Give a verbatim quotation of every record.

==== Data records

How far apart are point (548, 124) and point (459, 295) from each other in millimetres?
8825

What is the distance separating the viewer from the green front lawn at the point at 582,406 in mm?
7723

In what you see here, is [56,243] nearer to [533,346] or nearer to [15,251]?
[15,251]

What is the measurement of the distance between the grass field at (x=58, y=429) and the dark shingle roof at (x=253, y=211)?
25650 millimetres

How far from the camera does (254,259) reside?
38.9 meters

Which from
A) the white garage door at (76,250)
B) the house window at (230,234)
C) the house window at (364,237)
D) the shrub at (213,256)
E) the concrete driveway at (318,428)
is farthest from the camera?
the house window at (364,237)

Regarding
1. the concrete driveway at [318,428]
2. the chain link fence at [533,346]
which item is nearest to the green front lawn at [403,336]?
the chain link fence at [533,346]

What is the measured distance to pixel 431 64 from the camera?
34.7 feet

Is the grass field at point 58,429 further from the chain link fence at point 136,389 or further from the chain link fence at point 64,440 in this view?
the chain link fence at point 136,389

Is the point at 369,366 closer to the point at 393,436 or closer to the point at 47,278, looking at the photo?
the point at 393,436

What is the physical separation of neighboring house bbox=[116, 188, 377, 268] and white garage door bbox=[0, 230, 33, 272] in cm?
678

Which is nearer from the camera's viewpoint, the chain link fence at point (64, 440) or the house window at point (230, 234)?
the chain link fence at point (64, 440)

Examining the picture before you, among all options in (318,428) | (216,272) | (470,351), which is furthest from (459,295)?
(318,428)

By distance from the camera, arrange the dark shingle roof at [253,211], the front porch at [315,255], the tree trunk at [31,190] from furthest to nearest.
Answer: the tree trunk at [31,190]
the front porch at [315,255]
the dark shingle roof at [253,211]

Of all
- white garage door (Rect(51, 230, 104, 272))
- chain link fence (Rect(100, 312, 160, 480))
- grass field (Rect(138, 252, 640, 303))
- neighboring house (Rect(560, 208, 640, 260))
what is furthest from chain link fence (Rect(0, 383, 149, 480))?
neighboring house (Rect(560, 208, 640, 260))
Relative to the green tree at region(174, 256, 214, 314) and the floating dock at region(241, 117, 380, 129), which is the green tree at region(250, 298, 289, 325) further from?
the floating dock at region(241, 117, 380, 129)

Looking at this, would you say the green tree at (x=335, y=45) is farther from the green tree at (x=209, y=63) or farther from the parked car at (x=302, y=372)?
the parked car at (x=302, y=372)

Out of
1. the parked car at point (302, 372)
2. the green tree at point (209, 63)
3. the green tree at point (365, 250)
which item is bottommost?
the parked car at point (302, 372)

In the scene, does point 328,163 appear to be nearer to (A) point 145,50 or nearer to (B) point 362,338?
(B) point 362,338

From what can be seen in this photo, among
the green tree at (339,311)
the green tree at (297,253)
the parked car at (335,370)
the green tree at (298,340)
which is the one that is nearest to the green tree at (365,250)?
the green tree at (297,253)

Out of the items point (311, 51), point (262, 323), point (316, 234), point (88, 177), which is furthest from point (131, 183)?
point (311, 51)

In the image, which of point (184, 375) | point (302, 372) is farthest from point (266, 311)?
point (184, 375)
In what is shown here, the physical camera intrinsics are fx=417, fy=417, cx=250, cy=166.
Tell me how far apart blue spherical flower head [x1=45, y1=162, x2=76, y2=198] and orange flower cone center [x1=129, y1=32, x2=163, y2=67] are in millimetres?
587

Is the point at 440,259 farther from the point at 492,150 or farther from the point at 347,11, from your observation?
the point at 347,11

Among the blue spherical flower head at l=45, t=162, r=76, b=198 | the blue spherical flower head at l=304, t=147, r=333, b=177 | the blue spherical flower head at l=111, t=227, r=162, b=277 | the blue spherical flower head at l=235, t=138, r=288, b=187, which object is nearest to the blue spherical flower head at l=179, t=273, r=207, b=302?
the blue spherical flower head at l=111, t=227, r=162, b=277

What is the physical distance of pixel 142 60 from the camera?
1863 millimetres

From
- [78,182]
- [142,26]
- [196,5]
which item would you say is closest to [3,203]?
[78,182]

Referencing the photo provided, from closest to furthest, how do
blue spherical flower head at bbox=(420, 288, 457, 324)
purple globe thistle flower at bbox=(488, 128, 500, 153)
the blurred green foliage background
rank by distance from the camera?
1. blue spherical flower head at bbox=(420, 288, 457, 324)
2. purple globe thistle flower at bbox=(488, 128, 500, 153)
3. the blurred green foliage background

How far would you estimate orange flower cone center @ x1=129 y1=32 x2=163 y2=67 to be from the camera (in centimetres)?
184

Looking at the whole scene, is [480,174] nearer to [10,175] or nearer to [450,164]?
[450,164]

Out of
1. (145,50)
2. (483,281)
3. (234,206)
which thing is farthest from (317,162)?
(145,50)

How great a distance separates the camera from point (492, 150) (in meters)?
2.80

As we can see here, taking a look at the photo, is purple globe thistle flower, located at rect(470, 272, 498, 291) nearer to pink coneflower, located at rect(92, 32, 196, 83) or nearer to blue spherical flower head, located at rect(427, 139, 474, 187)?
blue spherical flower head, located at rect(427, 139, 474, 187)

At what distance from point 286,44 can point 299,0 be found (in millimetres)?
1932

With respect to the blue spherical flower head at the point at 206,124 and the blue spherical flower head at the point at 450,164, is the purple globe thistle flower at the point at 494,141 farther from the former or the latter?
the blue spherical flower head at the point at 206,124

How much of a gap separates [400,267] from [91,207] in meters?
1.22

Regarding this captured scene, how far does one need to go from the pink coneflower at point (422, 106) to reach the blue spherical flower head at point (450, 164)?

========

- **Reply**:
How far apart are point (548, 124) and point (459, 295) from each other in millimetres?
8825

What is the distance separating the viewer from the green front lawn at the point at 582,406 in mm?
7723

In what you see here, is [56,243] nearer to [533,346] or nearer to [15,251]?
[15,251]

What is the measurement of the distance between the grass field at (x=58, y=429) and the dark shingle roof at (x=253, y=211)?
25650 millimetres

How far from the camera does (254,259) reside?
38.9 meters

Which from
A) the white garage door at (76,250)
B) the house window at (230,234)
C) the house window at (364,237)
D) the shrub at (213,256)
E) the concrete driveway at (318,428)
is farthest from the camera?
the house window at (364,237)

Regarding
1. the concrete driveway at [318,428]
2. the chain link fence at [533,346]
which item is nearest to the green front lawn at [403,336]?
the chain link fence at [533,346]

What is the measured distance to pixel 431 64 from the camera?
34.7 feet

Is the grass field at point 58,429 further from the chain link fence at point 136,389 or further from the chain link fence at point 64,440 in this view?
the chain link fence at point 136,389

Is the point at 369,366 closer to the point at 393,436 or closer to the point at 47,278, looking at the photo?
the point at 393,436

What is the physical separation of neighboring house bbox=[116, 188, 377, 268] and white garage door bbox=[0, 230, 33, 272] in cm?
678

Which is nearer from the camera's viewpoint, the chain link fence at point (64, 440) or the house window at point (230, 234)?
the chain link fence at point (64, 440)

Examining the picture before you, among all options in (318,428) | (216,272) | (470,351), which is furthest from (459,295)?
(318,428)

By distance from the camera, arrange the dark shingle roof at [253,211], the front porch at [315,255], the tree trunk at [31,190] from furthest to nearest.
Answer: the tree trunk at [31,190]
the front porch at [315,255]
the dark shingle roof at [253,211]

Of all
- white garage door (Rect(51, 230, 104, 272))
- chain link fence (Rect(100, 312, 160, 480))
- grass field (Rect(138, 252, 640, 303))
- neighboring house (Rect(560, 208, 640, 260))
what is furthest from chain link fence (Rect(0, 383, 149, 480))?
neighboring house (Rect(560, 208, 640, 260))
Relative to the green tree at region(174, 256, 214, 314) and the floating dock at region(241, 117, 380, 129), which is the green tree at region(250, 298, 289, 325) further from?
the floating dock at region(241, 117, 380, 129)

Looking at this, would you say the green tree at (x=335, y=45) is farther from the green tree at (x=209, y=63) or farther from the parked car at (x=302, y=372)?
the parked car at (x=302, y=372)

Out of
1. the parked car at point (302, 372)
2. the green tree at point (209, 63)
3. the green tree at point (365, 250)
which item is bottommost?
the parked car at point (302, 372)

In the scene, does point 328,163 appear to be nearer to (A) point 145,50 or nearer to (B) point 362,338?
(B) point 362,338

From what can be seen in this photo, among
the green tree at (339,311)
the green tree at (297,253)
the parked car at (335,370)
the green tree at (298,340)
which is the one that is nearest to the green tree at (365,250)?
the green tree at (297,253)

Out of the items point (311, 51), point (262, 323), point (316, 234), point (88, 177), which is furthest from point (131, 183)?
point (311, 51)

In the image, which of point (184, 375) | point (302, 372) is farthest from point (266, 311)?
point (184, 375)
In what is shown here, the physical camera intrinsics are fx=417, fy=417, cx=250, cy=166.
Tell me how far apart blue spherical flower head [x1=45, y1=162, x2=76, y2=198] and orange flower cone center [x1=129, y1=32, x2=163, y2=67] are in millimetres?
587

Is the point at 440,259 farther from the point at 492,150 or farther from the point at 347,11, from your observation?
the point at 347,11

Among the blue spherical flower head at l=45, t=162, r=76, b=198 | the blue spherical flower head at l=304, t=147, r=333, b=177 | the blue spherical flower head at l=111, t=227, r=162, b=277 | the blue spherical flower head at l=235, t=138, r=288, b=187, which object is nearest to the blue spherical flower head at l=179, t=273, r=207, b=302?
the blue spherical flower head at l=111, t=227, r=162, b=277

What is the physical distance of pixel 142 60 from the camera?
1863 millimetres

From
- [78,182]
- [142,26]
- [196,5]
which item would you say is closest to [3,203]?
[78,182]

Referencing the photo provided, from closest to furthest, how do
blue spherical flower head at bbox=(420, 288, 457, 324)
purple globe thistle flower at bbox=(488, 128, 500, 153)
the blurred green foliage background
rank by distance from the camera?
1. blue spherical flower head at bbox=(420, 288, 457, 324)
2. purple globe thistle flower at bbox=(488, 128, 500, 153)
3. the blurred green foliage background

How far would you estimate orange flower cone center @ x1=129 y1=32 x2=163 y2=67 to be from the camera (in centimetres)?
184

Looking at the whole scene, is [480,174] nearer to [10,175] or nearer to [450,164]?
[450,164]

Out of
1. (145,50)
2. (483,281)
3. (234,206)
which thing is farthest from (317,162)?
(145,50)

How great a distance separates the camera from point (492, 150) (in meters)?
2.80

As we can see here, taking a look at the photo, is purple globe thistle flower, located at rect(470, 272, 498, 291) nearer to pink coneflower, located at rect(92, 32, 196, 83) or nearer to blue spherical flower head, located at rect(427, 139, 474, 187)?
blue spherical flower head, located at rect(427, 139, 474, 187)

At what distance from point 286,44 can point 299,0 be found (in millimetres)?
1932

With respect to the blue spherical flower head at the point at 206,124 and the blue spherical flower head at the point at 450,164, is the purple globe thistle flower at the point at 494,141 farther from the former or the latter?
the blue spherical flower head at the point at 206,124

How much of a gap separates [400,267] from [91,207] in meters?
1.22

Regarding this captured scene, how far does one need to go from the pink coneflower at point (422, 106) to reach the blue spherical flower head at point (450, 164)?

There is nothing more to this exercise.